In June Société Générale opened a new office in Brazil that has a focus on the securitization market. To prove its commitment to the region Société Générale recently bought local mid-sized banks Banco Cacique and Banco Pecúnia. The French bank hopes to arrange securitizations of payroll deductible loans and auto loans originated by its Brazilian acquisitions.
Following hot on SGs heels is BNP Paribas, through its Cetelem subsidiary, which has just bought Banco BGN, a leader in consigned credit in Brazil. Dresdner Kleinwort, meanwhile, is rumoured to be in talks with Banco BMG. Other foreign banks that have been tipped as looking to buy include Lehman Brothers, Goldman Sachs and Merrill Lynch.
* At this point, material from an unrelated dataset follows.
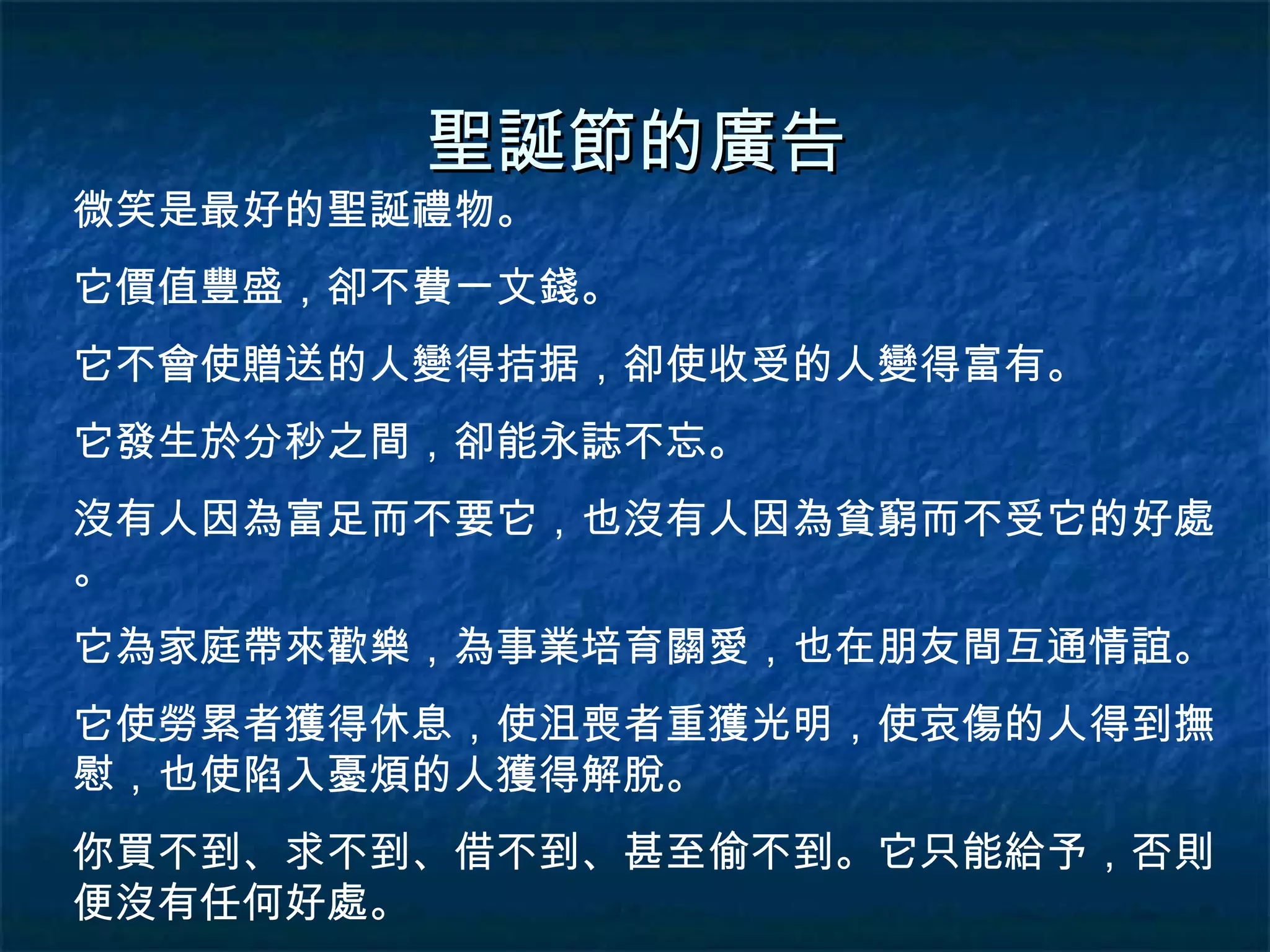 聖誕節的廣告 微笑是最好的聖誕禮物。 它價值豐盛，卻不費一文錢。 它不會使贈送的人變得拮据，卻使收受的人變得富有。 它發生於分秒之間，卻能永誌不忘。 沒有人因為富足而不要它，也沒有人因為貧窮而不受它的好處。 它為家庭帶來歡樂，為事業培育關愛，也在朋友間互通情誼。 它使勞累者獲得休息，使沮喪者重獲光明，使哀傷的人得到撫慰，也使陷入憂煩的人獲得解脫。 你買不到、求不到、借不到、甚至偷不到。它只能給予，否則便沒有任何好處。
One rumour has linked Lehman to Banco Fator, a mid-sized investment bank, which has emerged as a leading brokerage in the country.
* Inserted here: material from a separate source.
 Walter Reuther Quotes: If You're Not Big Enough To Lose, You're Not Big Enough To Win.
In July Lehman Brothers announced that it had hired a team of investment banking professionals from Rio Bravo, a leading investment advisory firm in Brazil that has been active in the securitization market since its inception. "Hiring the Rio Bravo investment banking team underscores Lehman Brothers commitment to expanding and strengthening our capabilities in Brazil," says Joseph Gatto, co-head of global corporate finance at the firm.
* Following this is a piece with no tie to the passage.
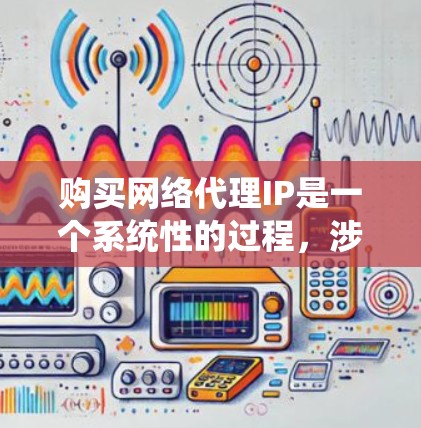 购买网络代理IP是一个系统性的过程,涉及多个步骤和注意事项。以下是详细的指导,帮助您顺利完成网络代理IP的购买和配置 购买网络代理IP是一个系统性的过程,涉及多个步骤和注意事项。以下是详细的指导,帮助您顺利完成网络代理IP的购买和配置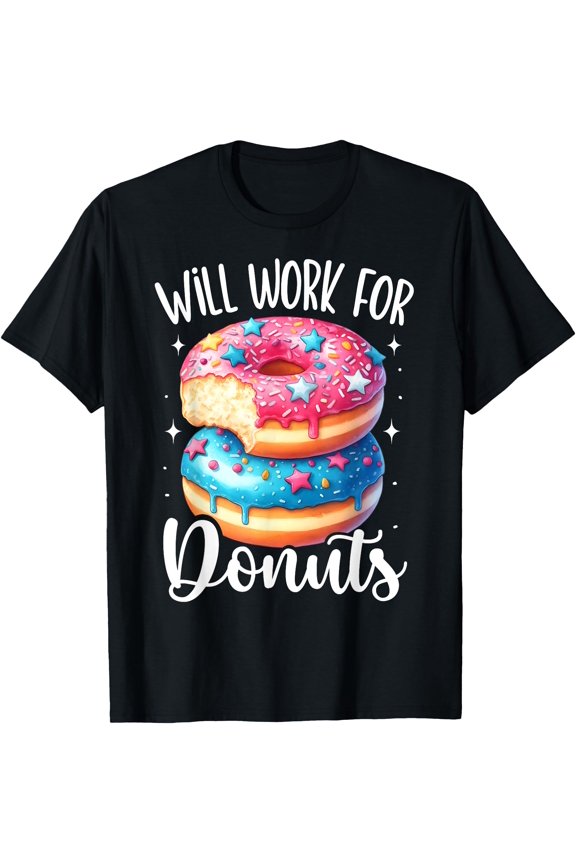 Donut lover funny will work for donuts T-Shirt, Vintage Birthday Gift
But as these bulge-bracket banks all try to jump headlong into the securitization market in Brazil, some analysts are already suggesting that they have arrived too late. After four consecutive years of bumper growth, FIDC issuance volumes are unlikely to be as strong this year. In the first half of 2007 about R$7 billion-worth ($3.47 billion) was issued but issuance has slowed in the past couple of months. In 2006, volumes in the FIDC market hit R$13 billion. One big transaction came from Votorantim for nearly R$1 billion, but average sizes are about R$100 million. Despite this, new originators, investors and service providers are continually entering the market. This offers compelling evidence that there is still growth and money to be made out of the market.
The FIDC emerges
The FIDC market was created in November 2001 following the passage of a central bank resolution. This allowed companies and banks to finance themselves through securitizing their receivables, with the rules of operation set forth by the Brazilian securities and exchange commission (Comissão de Valores Mobiliarios CVM). Before the change, securitization had been basically unheard of in Brazil because the development of the special purpose vehicle that the transaction needed was simply infeasible from a tax perspective. Not only did the entity that wanted to securitize have to set up a whole new company with a board of executives, and an office base; it also had to pay the taxes that any normal company paid. This included the CPMF tax, which levies 38% on any funds that are transferred between accounts in Brazil. The tax showed how little sense the SPV financing route made.
"The creation of the FIDC was a watershed event in the Brazilian market," according to a report by Uqbar, a company that researches the development of the securitization market in Brazil. With the law change companies were finally able to place all their receivables into a single fund structure that could then be securitized, and they therefore reduced the funding costs and tax liabilities that they faced, as well as improving their balance sheets. "The FIDC is an important tool," says Carlos Fadigas, CFO at Braskem. "It cleans the balance sheet. We can transfer our risk of collecting these receivables to the FIDC structure and in turn we can protect our balance sheet and account it as a reduction in receivables instead of accounting it as debt. It helps us optimize the working capital of the company."